Interesting. Where did you get that from?
This is what my datacenter gave me.. IP Assignment: 72.35.68.56/29 Gateway: 72.35.68.57 Useable: 72.35.68.58 - 62
I only can use 58-62. 62 is not set up for any domain. Where and how did those nubmers come up for me?
Now I is a scared...oh boy.
Bob Hoffman wrote:
$ host 72.35.68.56 Host 56.68.35.72.in-addr.arpa. not found: 3(NXDOMAIN) $ host 72.35.68.57 Host 57.68.35.72.in-addr.arpa. not found: 3(NXDOMAIN) $ host 72.35.68.62 Host 62.68.35.72.in-addr.arpa. not found: 3(NXDOMAIN)
same for the IPs that don't belong to you in that network.
anyway, that's not a big issue, except if your provider has a bad reputation...
Interesting. Where did you get that from?
This is what my datacenter gave me.. IP Assignment: 72.35.68.56/29 Gateway: 72.35.68.57 Useable: 72.35.68.58 - 62
I only can use 58-62. 62 is not set up for any domain. Where and how did those nubmers come up for me?
they are "near" your server IP. some people check ranges and will give a reputation to a range instead of to each IP.
Now I is a scared...oh boy.

*Challenge 1*
In the IP address discussion, what are the answers to these questions?
(a) What gateway address did the datacenter assign?
(b) Which usable address is not set up for any domain?
(c) According to the reply, what do some people give a reputation to instead of to each IP?
*Challenge 2*
Transcribe the IP address discussion from "same for the" up to and including "to each IP.".

*Extracted information*
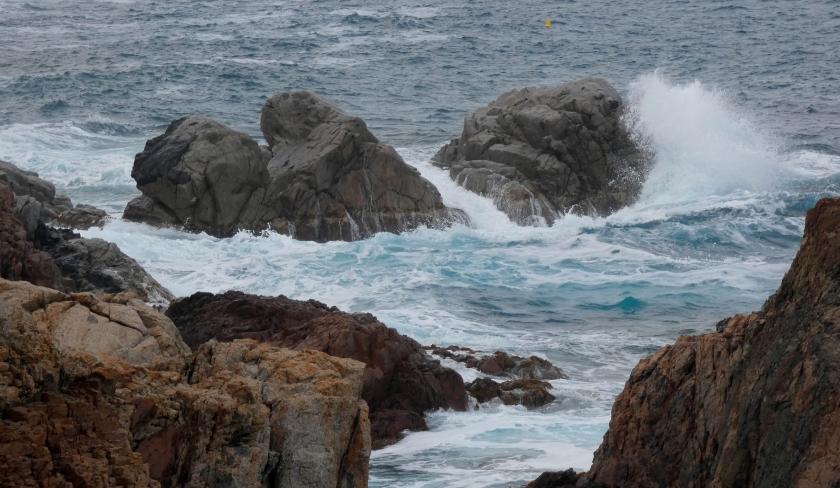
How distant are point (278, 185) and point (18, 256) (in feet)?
31.4

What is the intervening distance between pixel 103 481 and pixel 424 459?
6448mm

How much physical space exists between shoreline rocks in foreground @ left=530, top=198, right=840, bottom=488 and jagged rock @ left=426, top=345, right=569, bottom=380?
19.6ft

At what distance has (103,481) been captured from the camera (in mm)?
6871

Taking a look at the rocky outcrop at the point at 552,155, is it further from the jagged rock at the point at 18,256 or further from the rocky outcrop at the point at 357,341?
the jagged rock at the point at 18,256

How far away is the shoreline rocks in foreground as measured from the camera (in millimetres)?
7898

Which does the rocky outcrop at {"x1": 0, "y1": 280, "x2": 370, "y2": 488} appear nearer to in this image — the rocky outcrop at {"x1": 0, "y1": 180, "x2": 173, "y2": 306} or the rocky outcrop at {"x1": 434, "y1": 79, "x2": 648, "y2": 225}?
the rocky outcrop at {"x1": 0, "y1": 180, "x2": 173, "y2": 306}

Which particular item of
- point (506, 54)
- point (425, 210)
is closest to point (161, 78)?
point (506, 54)

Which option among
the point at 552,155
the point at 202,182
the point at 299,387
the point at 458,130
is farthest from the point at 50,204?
the point at 299,387

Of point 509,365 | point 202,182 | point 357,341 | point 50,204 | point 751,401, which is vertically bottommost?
point 509,365

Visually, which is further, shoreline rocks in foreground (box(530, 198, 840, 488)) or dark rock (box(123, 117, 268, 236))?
dark rock (box(123, 117, 268, 236))

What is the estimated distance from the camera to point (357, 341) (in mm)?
13945

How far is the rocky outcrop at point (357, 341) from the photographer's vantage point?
13.8m

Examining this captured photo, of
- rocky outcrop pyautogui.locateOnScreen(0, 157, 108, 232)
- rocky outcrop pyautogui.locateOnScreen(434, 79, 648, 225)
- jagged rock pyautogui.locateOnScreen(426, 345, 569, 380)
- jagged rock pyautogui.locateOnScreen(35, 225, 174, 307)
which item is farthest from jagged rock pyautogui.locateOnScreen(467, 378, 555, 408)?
rocky outcrop pyautogui.locateOnScreen(434, 79, 648, 225)

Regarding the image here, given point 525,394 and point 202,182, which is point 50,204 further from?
point 525,394
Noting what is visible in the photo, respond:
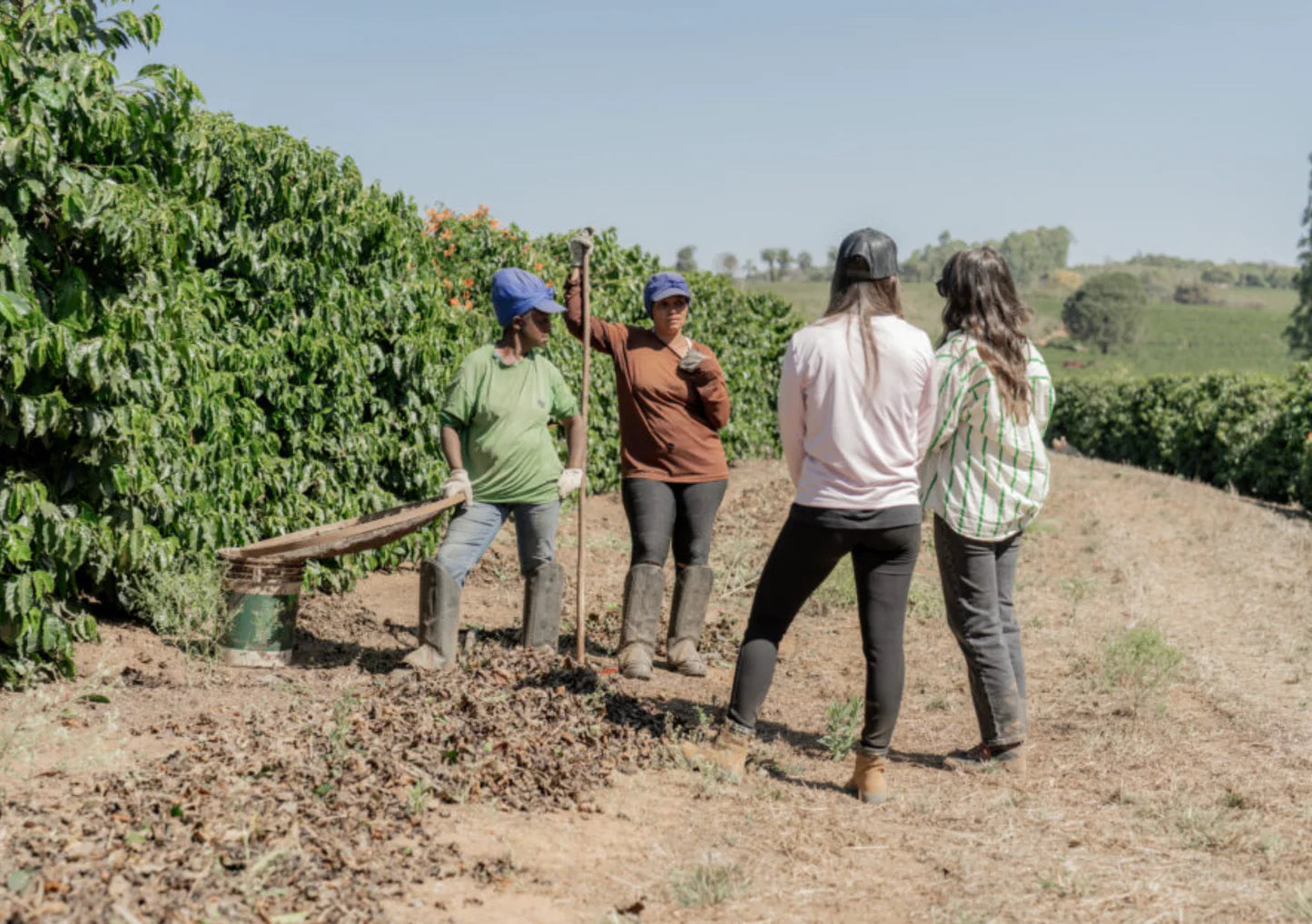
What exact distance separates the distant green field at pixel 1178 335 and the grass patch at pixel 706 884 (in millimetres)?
58318

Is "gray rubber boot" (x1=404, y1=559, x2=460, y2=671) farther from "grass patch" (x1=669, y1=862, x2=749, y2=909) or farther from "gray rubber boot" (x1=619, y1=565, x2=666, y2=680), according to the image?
"grass patch" (x1=669, y1=862, x2=749, y2=909)

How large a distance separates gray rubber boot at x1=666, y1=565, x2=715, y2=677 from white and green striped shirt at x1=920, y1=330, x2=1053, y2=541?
174 centimetres

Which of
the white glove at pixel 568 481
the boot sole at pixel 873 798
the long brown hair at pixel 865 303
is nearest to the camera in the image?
the long brown hair at pixel 865 303

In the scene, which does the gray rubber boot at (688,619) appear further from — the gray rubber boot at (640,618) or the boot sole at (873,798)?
the boot sole at (873,798)

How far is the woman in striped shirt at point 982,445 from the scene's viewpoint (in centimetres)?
479

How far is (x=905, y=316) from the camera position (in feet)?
14.9

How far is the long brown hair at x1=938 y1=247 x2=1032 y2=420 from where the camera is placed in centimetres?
477

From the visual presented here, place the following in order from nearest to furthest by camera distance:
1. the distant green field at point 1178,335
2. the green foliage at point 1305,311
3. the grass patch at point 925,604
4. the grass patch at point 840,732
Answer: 1. the grass patch at point 840,732
2. the grass patch at point 925,604
3. the green foliage at point 1305,311
4. the distant green field at point 1178,335

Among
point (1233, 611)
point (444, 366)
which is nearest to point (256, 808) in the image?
point (444, 366)

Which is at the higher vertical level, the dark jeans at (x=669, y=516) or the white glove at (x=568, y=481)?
the white glove at (x=568, y=481)

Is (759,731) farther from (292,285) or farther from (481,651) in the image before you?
(292,285)

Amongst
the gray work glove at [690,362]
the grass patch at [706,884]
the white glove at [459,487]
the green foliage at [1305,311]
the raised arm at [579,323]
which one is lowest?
the grass patch at [706,884]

*Finished answer 1*
(a) 72.35.68.57
(b) 62 (72.35.68.62)
(c) A range

*Finished answer 2*
same for the IPs that don't belong to you in that network.
anyway, that's not a big issue, except if your provider has a bad reputation...
Interesting. Where did you get that from?
This is what my datacenter gave me.. IP Assignment: 72.35.68.56/29 Gateway: 72.35.68.57 Useable: 72.35.68.58 - 62
I only can use 58-62. 62 is not set up for any domain. Where and how did those nubmers come up for me?
they are "near" your server IP. some people check ranges and will give a reputation to a range instead of to each IP.